### [Given passage]
Monday, January 25, 2010

The Saints - Living in a Larger Story



For the majority of people in the world a job is just a job, just something to pay the bills, a necessary evil that gets in the way of life or for some the only reason for living. However, there are rare occasions when we come across people who live in a larger story where employment is not simply a means to an end but part of a larger vocation. These people see something sacred in their work and live in such a way as if something larger is at stake than mere survival or even the rewards of success. They work, not with their own selfish desires at the center of their motivation, but in a way that considers others, that lifts others as they succeed. While it is rare to meet folks who live in a larger story or to even glimpse them from afar, when we do, we will walk away different and inspired to live differently. These are people who are freed from the tyranny of riches and fame and who live passionately from the heart. These rare individuals arise in all kinds of different fields from business to religion to politics to rock n roll but wherever they appear, they are as a cold splash of water that awakens us to live for something bigger. One such group of individuals who exemplify this rare trait to me right now is the New Orleans Saints.

If you were not living in the New Orleans area when Hurricane Katrina wrought devastation to New Orleans and the Gulf Coast it is hard to imagine just how desperate things were. Those were very dark days. In just a matter of days the world that I was living in completely changed. I remember driving in with a relief convoy a week after the hurricane seeing helicopters flying over a darkened city sky, national guard troops holding machine guns, city streets that had just days before been filled with traffic and people that were suddenly replaced with an eerie stillness. It was the same city but it felt completely foreign—like the war torn third-world nations I had visited in years before. The emotions were a mix of shock, fear, and sadness. Would things ever be the same again? Could anything good ever come out of such amazing destruction?

Truth is things haven’t ever been the same again and that’s not necessarily a bad thing. I have seen this area come alive as only those who have come back from the brink of destruction can—the food tastes better, the music sweeter, the relationships stronger and richer. There is a newer, clearer perspective that has come from this watery trial. Sure many of the same old problems with government and infrastructure are still here but it is a new day.

### [Information provided]
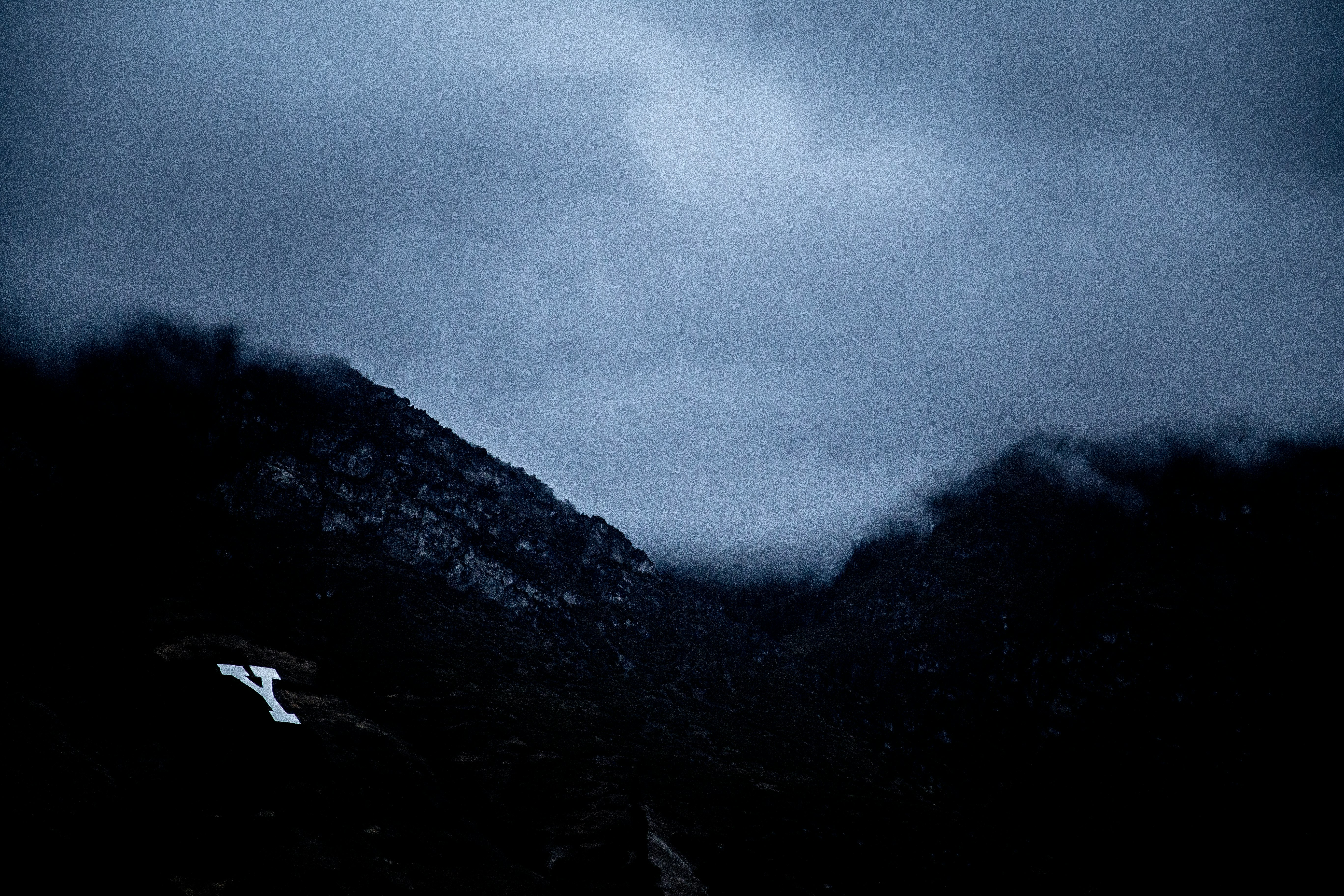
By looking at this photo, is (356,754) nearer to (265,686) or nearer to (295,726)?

### [Requests]
(A) Copy the post about the Saints word for word from "Truth is things" to "is a new day.".
(B) In the post about the Saints, how long after the hurricane did the writer drive in with a relief convoy?
The material plays no part in this.

### [Expected results]
(A)
Truth is things haven’t ever been the same again and that’s not necessarily a bad thing. I have seen this area come alive as only those who have come back from the brink of destruction can—the food tastes better, the music sweeter, the relationships stronger and richer. There is a newer, clearer perspective that has come from this watery trial. Sure many of the same old problems with government and infrastructure are still here but it is a new day.

(B) A week after the hurricane.